[Stored data entries]
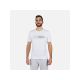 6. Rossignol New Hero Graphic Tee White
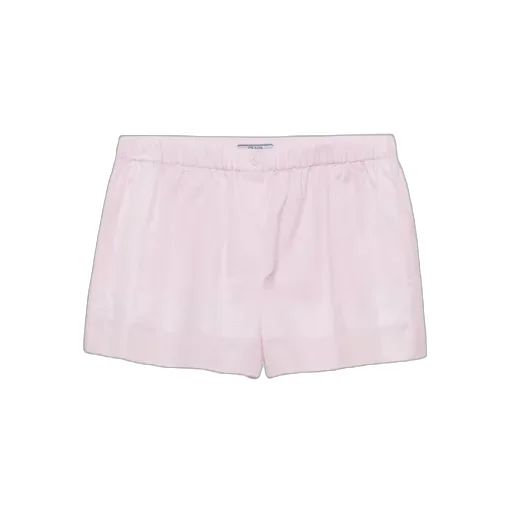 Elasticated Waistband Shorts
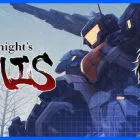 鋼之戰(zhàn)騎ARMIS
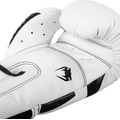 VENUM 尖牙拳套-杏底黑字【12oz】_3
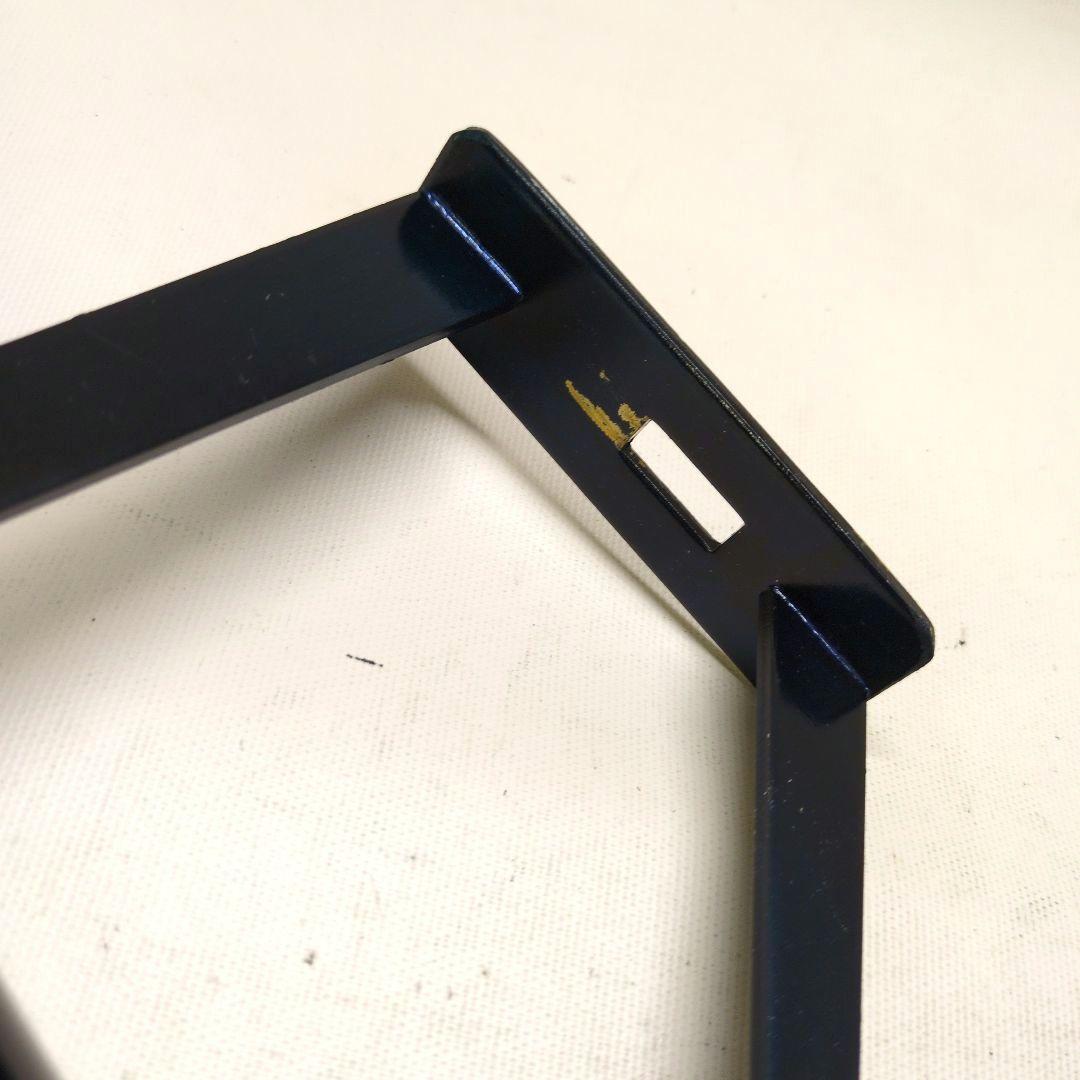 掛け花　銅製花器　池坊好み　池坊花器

*Instructions to follow:* All that belongs in the answer is the lines from the line with "Elasticated Waistband Shorts" through the closing line of the entries, inclusive, transcribed exactly and free of pictures.

*Final answer:*
 Elasticated Waistband Shorts
 鋼之戰(zhàn)騎ARMIS
 VENUM 尖牙拳套-杏底黑字【12oz】_3
 掛け花　銅製花器　池坊好み　池坊花器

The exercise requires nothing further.